Lo vengo observando ya desde hace un tiempo. Todas aquellas películas en las que un padre cede (explícitamente o encontrándose con los hechos consumados) a su hija en matrimonio me suelen resultar campos de observación o minas de las que extraer ríos de comprensión.
Campos de observación para descubrir, en las inocuas, una mínima huella de turbación en la mirada de ese padre que asiste a la boda de su hija. En las más profundas —conviene que no sea la cosa demasiado explícita para que obtenga el efecto que ahora describo— entiendo siempre las razones de la desazón, hasta llegar al comportamiento más reprobable de ese padre al que, no fastidiemos, le han arrebatado a su querida hija.

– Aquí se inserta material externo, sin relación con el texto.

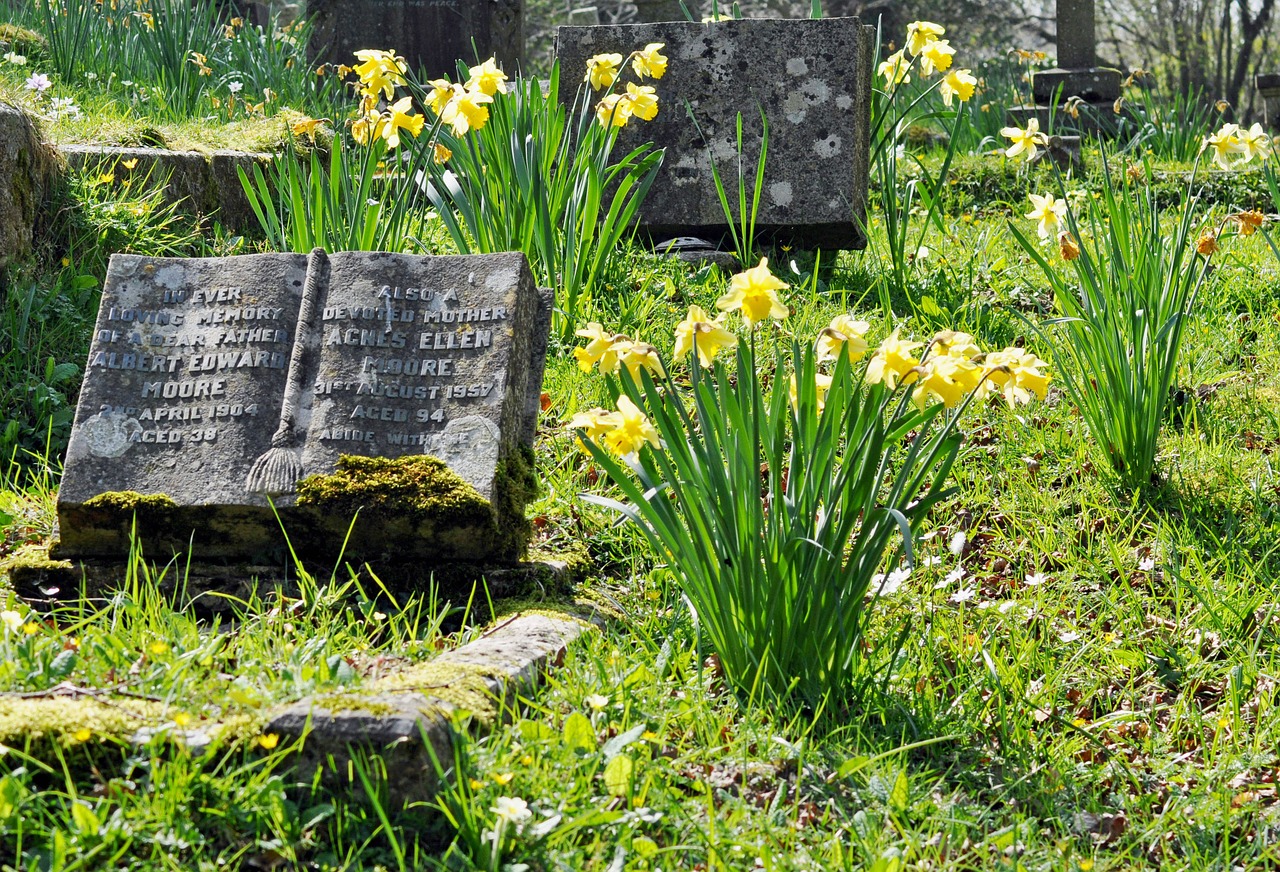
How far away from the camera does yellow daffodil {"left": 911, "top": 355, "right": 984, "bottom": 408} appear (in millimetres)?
2178

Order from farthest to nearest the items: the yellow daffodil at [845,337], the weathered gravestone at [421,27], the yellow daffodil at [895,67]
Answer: the weathered gravestone at [421,27] → the yellow daffodil at [895,67] → the yellow daffodil at [845,337]

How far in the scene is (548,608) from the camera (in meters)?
2.74

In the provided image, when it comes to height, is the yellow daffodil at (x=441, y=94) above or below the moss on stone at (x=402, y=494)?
above

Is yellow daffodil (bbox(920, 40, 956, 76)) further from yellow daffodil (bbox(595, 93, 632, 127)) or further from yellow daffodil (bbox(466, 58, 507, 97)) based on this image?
yellow daffodil (bbox(466, 58, 507, 97))

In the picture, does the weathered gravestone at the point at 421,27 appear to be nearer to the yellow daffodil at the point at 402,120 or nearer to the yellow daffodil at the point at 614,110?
the yellow daffodil at the point at 614,110

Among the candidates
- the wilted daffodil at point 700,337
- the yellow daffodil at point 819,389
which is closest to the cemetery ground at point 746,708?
the yellow daffodil at point 819,389

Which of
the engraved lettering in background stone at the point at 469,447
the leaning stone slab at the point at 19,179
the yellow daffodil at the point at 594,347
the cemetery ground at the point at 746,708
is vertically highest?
the leaning stone slab at the point at 19,179

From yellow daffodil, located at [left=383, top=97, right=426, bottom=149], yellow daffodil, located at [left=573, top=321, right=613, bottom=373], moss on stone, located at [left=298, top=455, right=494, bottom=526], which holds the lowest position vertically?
moss on stone, located at [left=298, top=455, right=494, bottom=526]

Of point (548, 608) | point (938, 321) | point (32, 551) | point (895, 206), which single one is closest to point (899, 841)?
point (548, 608)

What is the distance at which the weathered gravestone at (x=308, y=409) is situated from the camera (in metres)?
2.82

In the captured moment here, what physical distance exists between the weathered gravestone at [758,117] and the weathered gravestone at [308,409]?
2.06 m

Ese era el malestar, en mi opinión, que asaltaba la confortable vida del protagonista de Belle (André Delvaux, 1973), film que siempre traigo a colación por esto y por su continua evocación de las imágenes oníricas del otro Delvaux —Paul, claro— pero puede detectarse ese tipo de reacción con muchas películas que respondan a un buen ejercicio de observación.
Hace no mucho vi La despedida (Un adieu), un cortometraje —y como tal una película bastante desconocida— de 2019 de Mathilde Profit, una mujer que veo ha trabajado mucho en el cine francés, haciendo de script de realizadores de primera fila, siendo quizás el Holy Motors de Leos Carax la pieza de más repercusión por aquí. Vale decir que ese cortometraje me encantó y que, desde luego, entra de lleno en el campo éste que estoy labrando.
Cuenta una historia, como debe ser en un cortometraje de ficción, muy sencilla, pero que puede cargarse de significados con bastante fondo: un padre acompaña en su camioneta a Léa, de 18 años, hasta París, donde ella va a iniciar sus estudios de Bellas Artes, por lo que residirá por vez primera fuera de su ciudad de provincias. Le ha alquilado un mínimo apartamento, donde la deja con los trastos transportados, tras haberle montado y ajustado un par de muebles.
La película me pareció, en su sencillez, de una gran delicadeza. Solo le quitaría de en medio una música que hace su aparición en dos momentos y que, sobre todo en el primero de ellos, subraya de forma a mi parecer innecesaria y muy cursi algo que ya somos capaces de ver y sentir por nuestra propia cuenta, sin ese tipo de aditamentos.
Como siempre en estos casos, es la escena final la que te llega a fondo: padre e hija se despiden en la puerta del pequeño apartamento —ahora ya del todo preparado para acogerla— donde va a vivir su hija. Él se va en su camioneta. Los trabajos de una obra en la calle le detienen un tiempo. Cuando por fin sale a otra calle más amplia ve en la acera, caminando, a su hija, quien distingue el coche. Se miran, ella saluda con la mano, con un deje de emoción.
Un deje de emoción que se trasmite al padre y, al menos en mi caso, al espectador, haciéndote valorar todo lo que está en juego.